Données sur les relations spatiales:

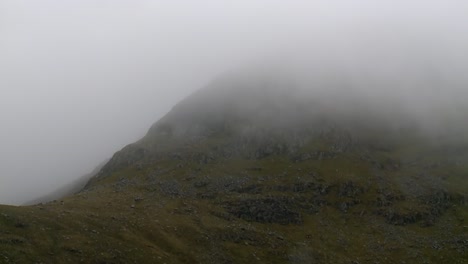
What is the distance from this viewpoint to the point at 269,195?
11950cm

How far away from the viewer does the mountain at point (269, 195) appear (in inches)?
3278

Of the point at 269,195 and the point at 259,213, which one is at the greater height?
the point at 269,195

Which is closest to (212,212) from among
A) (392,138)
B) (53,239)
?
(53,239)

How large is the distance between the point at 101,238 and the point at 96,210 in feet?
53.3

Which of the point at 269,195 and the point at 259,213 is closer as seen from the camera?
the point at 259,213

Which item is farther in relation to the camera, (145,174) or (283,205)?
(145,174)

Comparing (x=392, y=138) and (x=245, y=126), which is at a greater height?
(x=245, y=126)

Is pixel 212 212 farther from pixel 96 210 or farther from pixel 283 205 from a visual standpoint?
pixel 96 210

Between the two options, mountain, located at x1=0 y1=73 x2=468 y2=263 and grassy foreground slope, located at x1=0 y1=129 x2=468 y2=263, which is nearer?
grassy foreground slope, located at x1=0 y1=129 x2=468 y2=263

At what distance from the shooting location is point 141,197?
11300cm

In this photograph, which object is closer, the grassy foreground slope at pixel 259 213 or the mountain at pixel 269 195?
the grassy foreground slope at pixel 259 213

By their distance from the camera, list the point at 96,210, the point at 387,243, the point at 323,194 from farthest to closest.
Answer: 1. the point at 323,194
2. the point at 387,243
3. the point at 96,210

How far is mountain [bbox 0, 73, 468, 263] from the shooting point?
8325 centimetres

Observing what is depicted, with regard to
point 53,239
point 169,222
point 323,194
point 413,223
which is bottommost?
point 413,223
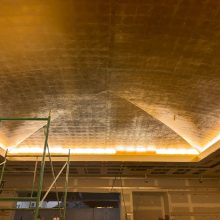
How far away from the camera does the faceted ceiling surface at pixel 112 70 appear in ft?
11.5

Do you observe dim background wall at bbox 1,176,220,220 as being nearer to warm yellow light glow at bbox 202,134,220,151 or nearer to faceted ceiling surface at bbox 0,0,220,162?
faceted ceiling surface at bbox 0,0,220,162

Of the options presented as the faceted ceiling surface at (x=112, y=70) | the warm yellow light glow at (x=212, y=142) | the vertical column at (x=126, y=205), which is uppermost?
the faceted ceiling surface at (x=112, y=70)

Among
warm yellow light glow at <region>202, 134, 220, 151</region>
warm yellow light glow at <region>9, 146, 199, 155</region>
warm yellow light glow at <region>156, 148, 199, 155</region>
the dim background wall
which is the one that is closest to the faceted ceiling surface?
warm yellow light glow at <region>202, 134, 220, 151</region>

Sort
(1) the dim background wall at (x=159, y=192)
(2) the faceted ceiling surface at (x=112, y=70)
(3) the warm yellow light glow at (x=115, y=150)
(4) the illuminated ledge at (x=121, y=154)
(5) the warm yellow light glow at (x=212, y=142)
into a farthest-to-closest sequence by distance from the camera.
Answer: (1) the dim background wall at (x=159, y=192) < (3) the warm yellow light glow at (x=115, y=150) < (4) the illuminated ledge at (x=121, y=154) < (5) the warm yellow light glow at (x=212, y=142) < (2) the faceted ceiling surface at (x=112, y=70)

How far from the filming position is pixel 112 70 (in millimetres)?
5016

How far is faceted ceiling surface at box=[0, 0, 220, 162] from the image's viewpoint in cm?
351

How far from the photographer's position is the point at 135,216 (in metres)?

Consigne:
Pourriez-vous redonner toutes ces données en substituant « hill » à « mountain » partout, sans rien modifier d'autre et en laissant les images de côté ?

Résultat:
What is the distance from this viewpoint to the point at 269,195?
11950cm

How far away from the viewer does the hill at point (269, 195) appear (in inches)?
3278

Of the point at 269,195 and the point at 259,213, which one is at the greater height?
the point at 269,195

Which is closest to (212,212) from among
A) (392,138)
B) (53,239)
?
(53,239)

How large is the distance between the point at 101,238 and the point at 96,210 in feet?
53.3

Which of the point at 269,195 and the point at 259,213 is closer as seen from the camera?
the point at 259,213

Which item is farther in relation to the camera, (145,174) or (283,205)?
(145,174)

Comparing (x=392, y=138) and (x=245, y=126), which is at a greater height?
(x=245, y=126)

Is pixel 212 212 farther from pixel 96 210 or farther from pixel 283 205 from a visual standpoint?
pixel 96 210

Between the two options, hill, located at x1=0 y1=73 x2=468 y2=263 and grassy foreground slope, located at x1=0 y1=129 x2=468 y2=263, which is nearer?
grassy foreground slope, located at x1=0 y1=129 x2=468 y2=263

At what distance from the shooting location is point 141,197?
11300cm

In this photograph, which object is closer, the grassy foreground slope at pixel 259 213 or the hill at pixel 269 195?
the grassy foreground slope at pixel 259 213

By their distance from the camera, list the point at 96,210, the point at 387,243, the point at 323,194 from farthest to closest.
Answer: 1. the point at 323,194
2. the point at 387,243
3. the point at 96,210

How far is hill [bbox 0, 73, 468, 263] from the shooting point?
8325 centimetres

Observing what is depicted, with regard to
point 53,239
point 169,222
point 323,194
point 413,223
which is bottommost?
point 413,223
How far away from the camera does the faceted ceiling surface at pixel 112 70 appear in ft?
11.5

Do you observe dim background wall at bbox 1,176,220,220 as being nearer to warm yellow light glow at bbox 202,134,220,151 or nearer to faceted ceiling surface at bbox 0,0,220,162?
faceted ceiling surface at bbox 0,0,220,162

Of the options presented as the faceted ceiling surface at (x=112, y=70) | the warm yellow light glow at (x=212, y=142) | the vertical column at (x=126, y=205), which is uppermost?
the faceted ceiling surface at (x=112, y=70)

Among
warm yellow light glow at <region>202, 134, 220, 151</region>
warm yellow light glow at <region>9, 146, 199, 155</region>
warm yellow light glow at <region>156, 148, 199, 155</region>
the dim background wall
which is the one that is closest to the faceted ceiling surface?
warm yellow light glow at <region>202, 134, 220, 151</region>

Sort
(1) the dim background wall at (x=159, y=192)
(2) the faceted ceiling surface at (x=112, y=70)
(3) the warm yellow light glow at (x=115, y=150)
(4) the illuminated ledge at (x=121, y=154)
(5) the warm yellow light glow at (x=212, y=142)
into a farthest-to-closest sequence by distance from the camera.
Answer: (1) the dim background wall at (x=159, y=192) < (3) the warm yellow light glow at (x=115, y=150) < (4) the illuminated ledge at (x=121, y=154) < (5) the warm yellow light glow at (x=212, y=142) < (2) the faceted ceiling surface at (x=112, y=70)

How far from the filming position is pixel 112 70 (in millimetres)?
5016

How far is faceted ceiling surface at box=[0, 0, 220, 162] from the image's viewpoint in cm?
351

How far from the photographer's position is the point at 135,216 (in metres)?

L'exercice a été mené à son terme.